18 juillet 2017, 12:18:37

Ce film, tiré du roman à succès de l’écrivain William Peter Blatty, est à la fois un classique de l’horreur et un classique tout court, toutes catégories confondues. Inutile de relater le synopsis, tout le monde le connaît par cœur. Mais il est important de parler des trucages, tous aussi astucieux les uns que les autres, du climat dramatique intense et de la réalisation saisissante. Il est bon de visionner la version « The version you’ve never seen » pour avoir l’intégrale de cette œuvre monumentale.
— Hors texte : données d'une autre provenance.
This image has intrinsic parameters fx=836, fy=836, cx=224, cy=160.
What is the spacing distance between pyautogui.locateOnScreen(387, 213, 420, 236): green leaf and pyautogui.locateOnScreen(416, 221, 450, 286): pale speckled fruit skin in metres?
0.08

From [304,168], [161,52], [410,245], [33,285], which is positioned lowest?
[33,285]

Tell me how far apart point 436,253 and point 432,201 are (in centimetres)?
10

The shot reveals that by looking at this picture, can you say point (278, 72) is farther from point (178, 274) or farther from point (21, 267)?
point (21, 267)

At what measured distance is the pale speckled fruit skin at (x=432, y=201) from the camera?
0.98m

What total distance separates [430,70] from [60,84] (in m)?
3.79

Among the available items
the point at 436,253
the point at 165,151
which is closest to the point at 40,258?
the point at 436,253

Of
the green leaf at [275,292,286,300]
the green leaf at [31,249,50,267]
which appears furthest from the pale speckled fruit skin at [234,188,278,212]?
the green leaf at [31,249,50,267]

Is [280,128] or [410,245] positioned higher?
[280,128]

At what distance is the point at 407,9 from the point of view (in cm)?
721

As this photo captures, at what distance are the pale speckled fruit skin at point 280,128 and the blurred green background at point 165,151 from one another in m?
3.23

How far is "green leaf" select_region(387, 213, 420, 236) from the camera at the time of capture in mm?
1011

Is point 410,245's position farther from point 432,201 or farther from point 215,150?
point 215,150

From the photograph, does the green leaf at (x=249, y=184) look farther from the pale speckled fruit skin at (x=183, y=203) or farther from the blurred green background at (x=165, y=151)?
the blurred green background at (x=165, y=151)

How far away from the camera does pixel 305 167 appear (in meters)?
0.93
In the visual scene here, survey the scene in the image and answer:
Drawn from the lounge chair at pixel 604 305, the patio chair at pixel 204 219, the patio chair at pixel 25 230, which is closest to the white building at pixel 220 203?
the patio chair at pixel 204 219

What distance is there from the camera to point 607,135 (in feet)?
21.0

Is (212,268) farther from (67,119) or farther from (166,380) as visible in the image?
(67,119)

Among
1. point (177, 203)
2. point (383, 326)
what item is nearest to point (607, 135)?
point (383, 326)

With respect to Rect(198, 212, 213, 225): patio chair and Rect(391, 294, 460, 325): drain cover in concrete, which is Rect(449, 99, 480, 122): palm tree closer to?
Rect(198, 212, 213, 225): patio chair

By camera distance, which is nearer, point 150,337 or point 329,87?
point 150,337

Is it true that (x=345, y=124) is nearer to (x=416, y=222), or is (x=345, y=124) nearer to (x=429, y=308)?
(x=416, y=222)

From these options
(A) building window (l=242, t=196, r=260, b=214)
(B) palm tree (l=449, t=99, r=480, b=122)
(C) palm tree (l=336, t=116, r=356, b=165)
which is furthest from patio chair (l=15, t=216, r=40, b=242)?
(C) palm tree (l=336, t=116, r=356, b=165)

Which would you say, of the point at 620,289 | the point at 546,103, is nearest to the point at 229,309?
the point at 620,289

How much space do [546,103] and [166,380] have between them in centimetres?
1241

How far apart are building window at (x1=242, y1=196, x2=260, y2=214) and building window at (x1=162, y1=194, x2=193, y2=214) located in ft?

Dans le rôle de Regan, l’enfant-possédée, la jeune Linda Blair est superbement dirigée et cela devait représenter une énorme somme de travail pour cette petite fille qui a su relever le défi avec brio. Ellen Burstyn est, comme toujours, intense et remarquable; elle offre une performance prenante dans le rôle de la pauvre mère affolée et dépassée par les événements (on le serait à moins !). Et dans le « rôle » de la voix du diable, l’idée de choisir la voix caverneuse de Mercedes McCambridge, de lui faire boire du fort et de la faire fumer cigarette sur cigarette avant de l’enregistrer en était une de génie, car le résultat est incroyable. On se croirait réellement en présence de Satan lui-même. Mais qui donc n’a pas eu la chair de poule au moins une fois en regardant ce drame fantastique ???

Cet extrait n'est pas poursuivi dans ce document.